** Start of SOURCE DOCUMENT **

Pregnancy & Parenting

Closer to Mum or Dad?

Pregnancy & Parenting

Posted by: jessicawalden

17th Dec 2009 11:51pm

Do you think its fair to say, that a daughter is generally closer to her mother, because they are both female, or her father, because he is generally considered the protector? Tell me your thoughts :)

Comments 61

Tazzyd
  • 8th Apr 2021 11:45am

No both my brothers and I are more closer with our mother then our father. My little one he is more closer to mum then dad

Laurena
  • 19th Mar 2015 09:20pm

I think that this depends on the parenting overall. However, I have a 3yr old daughter, and I am in happy tears watching my daughter bond with her father and he does have this closeness with his other daughter.

Joh :)
  • 4th Feb 2015 08:17am

i think equally - i was a daddy's girl but some girls are daddy's girls but still very close to their mums in the girly department of shopping, boys etc

Joh :)

** End of SOURCE DOCUMENT **

SET OF TASKS:
1. How many comments does the forum thread on whether a daughter is closer to her mother or her father report?
2. Continue the forum thread about whether a daughter is closer to her mother or her father, starting from its last line.

** Start of DATA SHOWN **

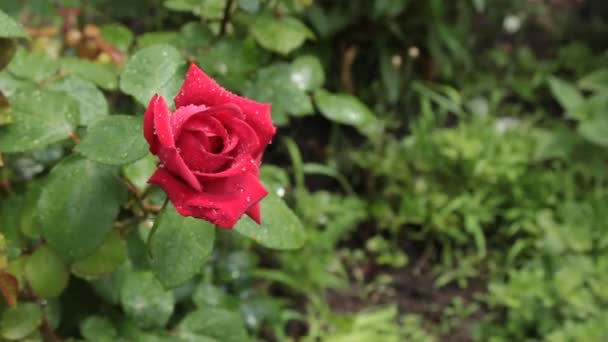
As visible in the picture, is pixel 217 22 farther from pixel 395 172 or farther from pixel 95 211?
pixel 395 172

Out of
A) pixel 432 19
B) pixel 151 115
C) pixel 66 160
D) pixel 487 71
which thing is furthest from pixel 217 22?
pixel 487 71

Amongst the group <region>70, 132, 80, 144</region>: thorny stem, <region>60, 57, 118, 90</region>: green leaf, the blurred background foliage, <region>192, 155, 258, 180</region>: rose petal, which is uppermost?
<region>192, 155, 258, 180</region>: rose petal

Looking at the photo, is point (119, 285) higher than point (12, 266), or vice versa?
point (12, 266)

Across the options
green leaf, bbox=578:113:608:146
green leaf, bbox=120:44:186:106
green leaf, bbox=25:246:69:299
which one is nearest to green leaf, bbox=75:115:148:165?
green leaf, bbox=120:44:186:106

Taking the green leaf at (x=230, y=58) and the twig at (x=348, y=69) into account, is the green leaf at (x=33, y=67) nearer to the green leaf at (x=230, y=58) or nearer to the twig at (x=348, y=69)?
the green leaf at (x=230, y=58)

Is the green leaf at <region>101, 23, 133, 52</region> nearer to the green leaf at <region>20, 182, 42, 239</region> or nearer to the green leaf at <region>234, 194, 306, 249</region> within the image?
the green leaf at <region>20, 182, 42, 239</region>

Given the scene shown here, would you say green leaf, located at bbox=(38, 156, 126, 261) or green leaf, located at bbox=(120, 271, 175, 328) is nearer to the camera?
green leaf, located at bbox=(38, 156, 126, 261)

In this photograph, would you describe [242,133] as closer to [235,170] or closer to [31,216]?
[235,170]
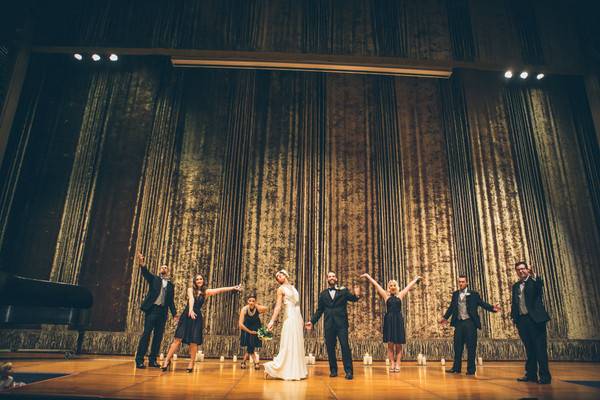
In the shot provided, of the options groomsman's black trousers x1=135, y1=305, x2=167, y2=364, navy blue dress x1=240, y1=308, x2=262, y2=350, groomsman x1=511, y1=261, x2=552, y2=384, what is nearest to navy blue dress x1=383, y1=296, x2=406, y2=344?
groomsman x1=511, y1=261, x2=552, y2=384

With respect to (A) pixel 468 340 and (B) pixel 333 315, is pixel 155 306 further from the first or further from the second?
(A) pixel 468 340

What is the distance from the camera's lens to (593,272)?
952 centimetres

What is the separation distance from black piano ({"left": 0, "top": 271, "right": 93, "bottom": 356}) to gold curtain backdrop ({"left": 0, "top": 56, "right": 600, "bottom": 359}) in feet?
6.21

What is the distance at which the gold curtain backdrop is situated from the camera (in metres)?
9.04

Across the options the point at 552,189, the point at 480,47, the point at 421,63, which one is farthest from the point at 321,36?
the point at 552,189

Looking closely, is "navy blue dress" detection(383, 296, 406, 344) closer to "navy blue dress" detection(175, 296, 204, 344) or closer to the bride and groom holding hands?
the bride and groom holding hands

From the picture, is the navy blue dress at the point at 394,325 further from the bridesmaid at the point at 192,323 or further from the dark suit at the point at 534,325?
the bridesmaid at the point at 192,323

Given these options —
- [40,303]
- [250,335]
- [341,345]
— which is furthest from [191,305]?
[40,303]

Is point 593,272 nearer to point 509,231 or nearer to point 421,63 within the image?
point 509,231

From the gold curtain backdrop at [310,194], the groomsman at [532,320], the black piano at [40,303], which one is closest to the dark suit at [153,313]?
the black piano at [40,303]

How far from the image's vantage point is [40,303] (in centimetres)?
606

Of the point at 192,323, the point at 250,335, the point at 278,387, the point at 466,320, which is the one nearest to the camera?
the point at 278,387

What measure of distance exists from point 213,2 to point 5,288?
8233 millimetres

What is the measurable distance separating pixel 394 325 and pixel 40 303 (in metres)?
5.51
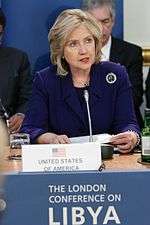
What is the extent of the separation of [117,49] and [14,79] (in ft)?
2.66

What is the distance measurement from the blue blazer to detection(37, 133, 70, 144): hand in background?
7cm

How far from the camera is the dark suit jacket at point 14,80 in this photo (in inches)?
165

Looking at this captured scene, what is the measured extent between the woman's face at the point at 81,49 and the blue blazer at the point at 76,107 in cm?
8

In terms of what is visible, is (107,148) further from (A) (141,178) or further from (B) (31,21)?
(B) (31,21)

** End of DATA SHOWN **

OUTPUTS:
1. 61

2.
  • 4th Feb 2015 08:16am

i think equally - i was a daddy's girl but some girls are daddy's girls but still very close to their mums in the girly department of shopping, boys etc

Jarrod!
  • 6th Oct 2014 01:01pm

It will change at various stages in life, and generally speaking, different needs will be met by each parent at different times. How 'close' a person is to their parents is very subjective: a parent may have a son and a daughter, who both say they feel close to their parent, but how that closeness is shown will be completely different.
What I have seen, particularly in relation to daughters, is this: girls who do not have a healthy level of closeness and intimacy with their dad, right from an early age, will look for that intimacy in other males, right from pre- and early-teen years. I don't know if there's a parallel for sons & mums.

Ain
  • 20th Sep 2014 05:28am

Girls are more closer to fathers as they can better understand the problems faced by them in life and also because daughters know fathers are the one will be resolving their problems

carmz85
  • 14th Apr 2014 08:30am

i have 4 kids 3 boys and a girl.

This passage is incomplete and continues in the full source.